Por otro lado, el registro del reality
show crea la ilusión de captar los hechos sin la mediación del narrador. Y es
correlativo con el “decir todo” sobre la intimidad, el sexo, etc., más allá de
los límites del pudor o de lo privado. La verdad que se muestra así, es la
verdad obscena del débil.
Si bajáramos el volumen del televisor
y viéramos las largas horas que aún se siguen dedicando a transmitir el
velatorio del presidente venezolano, Comandante Hugo Chávez, más allá de las
ideologías políticas y filosóficas coincidiríamos en que hay una gran cantidad
de personas que conforman al pueblo, rindiendo homenaje a quien ya se ha
convertido en un personaje para América Latina. Sin embargo, si nos
detuviéramos a leer el lenguaje corporal o de masa, o subiéramos el volumen
para escuchar lo que cada periodista o canal está dispuesto a decir-nos, quizás
no lograríamos coincidir en la verdad de lo que vemos: un pueblo llorando a un
líder, o el miedo de enfrentarse con el vacío de no tener ahora a quien
“comandaba”, o ser testigos de saber que realmente está muerto…
Cada uno de nosotros dará paso a su
verdad.

==========

CONSIGNA 1:
En el fragmento sobre la verdad televisiva, ¿qué ilusión crea el registro del reality show?
CONSIGNA 2:
Enumera las posibles verdades sobre lo que vemos que plantea el fragmento sobre la verdad televisiva al describir el velatorio de Hugo Chávez.
CONSIGNA 3:
Escribe cómo sigue el fragmento sobre la verdad televisiva y el velatorio de Hugo Chávez después de su última oración.
Las líneas constituyen un material independiente del fragmento.

Registros de relaciones espaciales

==========

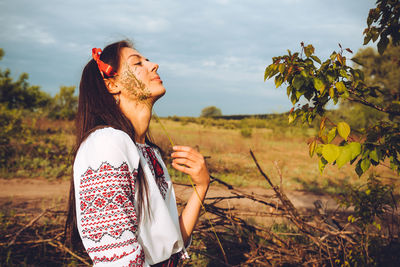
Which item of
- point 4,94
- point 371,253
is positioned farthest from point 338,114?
point 4,94

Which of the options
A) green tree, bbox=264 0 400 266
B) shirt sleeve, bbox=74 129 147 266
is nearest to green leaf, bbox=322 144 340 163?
green tree, bbox=264 0 400 266

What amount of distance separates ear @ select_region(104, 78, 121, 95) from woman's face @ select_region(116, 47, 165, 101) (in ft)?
0.10

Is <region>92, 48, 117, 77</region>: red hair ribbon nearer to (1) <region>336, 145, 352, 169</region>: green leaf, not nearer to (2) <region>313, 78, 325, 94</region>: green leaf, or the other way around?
(2) <region>313, 78, 325, 94</region>: green leaf

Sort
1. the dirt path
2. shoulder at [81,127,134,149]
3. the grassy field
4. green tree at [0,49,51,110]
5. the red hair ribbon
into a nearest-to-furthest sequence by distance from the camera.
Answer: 1. shoulder at [81,127,134,149]
2. the red hair ribbon
3. the dirt path
4. the grassy field
5. green tree at [0,49,51,110]

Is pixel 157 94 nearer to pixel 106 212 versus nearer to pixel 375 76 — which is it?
pixel 106 212

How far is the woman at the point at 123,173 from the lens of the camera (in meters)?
1.01

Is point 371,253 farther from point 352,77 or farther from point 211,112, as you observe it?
point 211,112

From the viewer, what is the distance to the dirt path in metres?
5.48

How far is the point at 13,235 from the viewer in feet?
10.3

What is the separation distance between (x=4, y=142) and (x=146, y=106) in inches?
351

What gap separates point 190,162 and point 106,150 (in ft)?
1.53

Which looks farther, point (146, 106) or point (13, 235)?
point (13, 235)

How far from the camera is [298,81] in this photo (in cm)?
147

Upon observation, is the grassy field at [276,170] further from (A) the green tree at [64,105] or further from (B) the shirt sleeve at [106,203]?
(A) the green tree at [64,105]
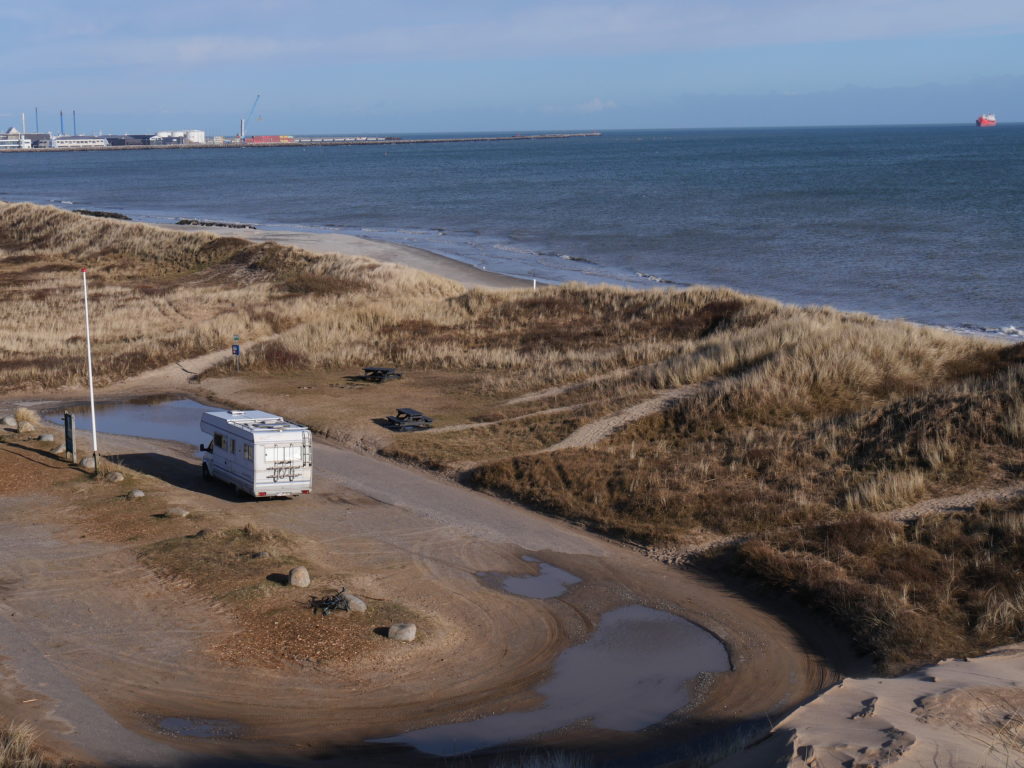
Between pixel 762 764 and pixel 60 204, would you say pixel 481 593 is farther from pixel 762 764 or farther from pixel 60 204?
pixel 60 204

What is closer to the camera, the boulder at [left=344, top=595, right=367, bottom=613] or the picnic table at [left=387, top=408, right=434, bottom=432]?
the boulder at [left=344, top=595, right=367, bottom=613]

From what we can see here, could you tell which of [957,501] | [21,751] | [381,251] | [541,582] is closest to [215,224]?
[381,251]

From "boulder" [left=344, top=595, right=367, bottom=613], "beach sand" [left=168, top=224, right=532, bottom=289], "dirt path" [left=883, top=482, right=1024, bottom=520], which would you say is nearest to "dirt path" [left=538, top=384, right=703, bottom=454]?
"dirt path" [left=883, top=482, right=1024, bottom=520]

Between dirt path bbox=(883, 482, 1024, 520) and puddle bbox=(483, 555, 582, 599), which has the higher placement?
dirt path bbox=(883, 482, 1024, 520)

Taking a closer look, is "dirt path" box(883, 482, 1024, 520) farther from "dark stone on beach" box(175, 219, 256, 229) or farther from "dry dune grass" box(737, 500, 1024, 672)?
"dark stone on beach" box(175, 219, 256, 229)

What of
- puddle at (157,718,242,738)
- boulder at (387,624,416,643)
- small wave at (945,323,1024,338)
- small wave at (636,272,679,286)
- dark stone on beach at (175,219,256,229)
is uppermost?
dark stone on beach at (175,219,256,229)

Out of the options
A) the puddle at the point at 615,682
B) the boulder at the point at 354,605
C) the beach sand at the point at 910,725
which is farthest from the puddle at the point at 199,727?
the beach sand at the point at 910,725

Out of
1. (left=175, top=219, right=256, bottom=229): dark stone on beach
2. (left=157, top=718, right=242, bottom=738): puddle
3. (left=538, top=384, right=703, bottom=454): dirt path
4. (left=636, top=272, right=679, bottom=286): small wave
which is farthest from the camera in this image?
(left=175, top=219, right=256, bottom=229): dark stone on beach
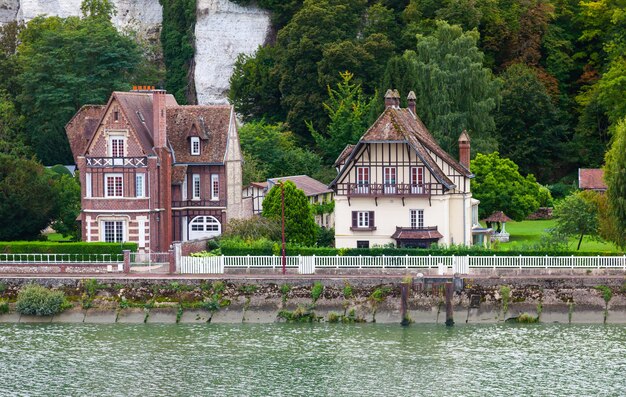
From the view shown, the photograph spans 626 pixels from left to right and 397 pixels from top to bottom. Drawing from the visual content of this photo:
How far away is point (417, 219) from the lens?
80000 millimetres

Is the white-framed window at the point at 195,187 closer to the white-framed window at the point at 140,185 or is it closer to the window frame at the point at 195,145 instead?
the window frame at the point at 195,145

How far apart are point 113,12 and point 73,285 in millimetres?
52261

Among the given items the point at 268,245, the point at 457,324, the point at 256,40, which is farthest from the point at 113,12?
the point at 457,324

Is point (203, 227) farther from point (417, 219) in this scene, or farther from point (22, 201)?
point (417, 219)

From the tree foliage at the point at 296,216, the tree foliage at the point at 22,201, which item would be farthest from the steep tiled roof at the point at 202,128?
the tree foliage at the point at 22,201

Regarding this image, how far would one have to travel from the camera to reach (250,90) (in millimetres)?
112438

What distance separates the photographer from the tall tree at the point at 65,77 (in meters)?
109

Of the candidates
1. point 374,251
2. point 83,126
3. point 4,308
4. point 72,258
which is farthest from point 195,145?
point 4,308

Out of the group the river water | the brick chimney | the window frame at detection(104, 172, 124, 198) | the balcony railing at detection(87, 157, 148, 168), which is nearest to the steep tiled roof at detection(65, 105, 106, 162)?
the balcony railing at detection(87, 157, 148, 168)

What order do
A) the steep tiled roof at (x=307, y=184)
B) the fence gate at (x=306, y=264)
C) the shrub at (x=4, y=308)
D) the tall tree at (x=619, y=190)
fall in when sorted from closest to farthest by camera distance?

==========

RESPUESTA 1:
La ilusión de captar los hechos sin la mediación del narrador.

RESPUESTA 2:
- Un pueblo llorando a un líder.
- El miedo de enfrentarse con el vacío de no tener ahora a quien "comandaba".
- Ser testigos de saber que realmente está muerto.

RESPUESTA 3:
La pretensión de querer captar el
acontecimiento en directo, no hace más que eliminarlo. El acontecimiento para
el ser parlante no se reduce a lo fáctico o accidental, en tanto se trata de un sujeto que da sentido
a lo vivido. Es por eso que no hay acontecimiento sin el decir verdadero. Lo
que define el acontecimiento para el ser parlante, son sus consecuencias sobre
lo emocional. Ejemplo de esto es el cruce discursivo de dos sujetos contando el
mismo hecho. Aun habiendo sido ambos testigos presenciales, contarán su verdad
según el orden de importancia que tengan en el registro emocional. Hasta tal
punto que quizás ni lo podríamos reconocer como el mismo hecho.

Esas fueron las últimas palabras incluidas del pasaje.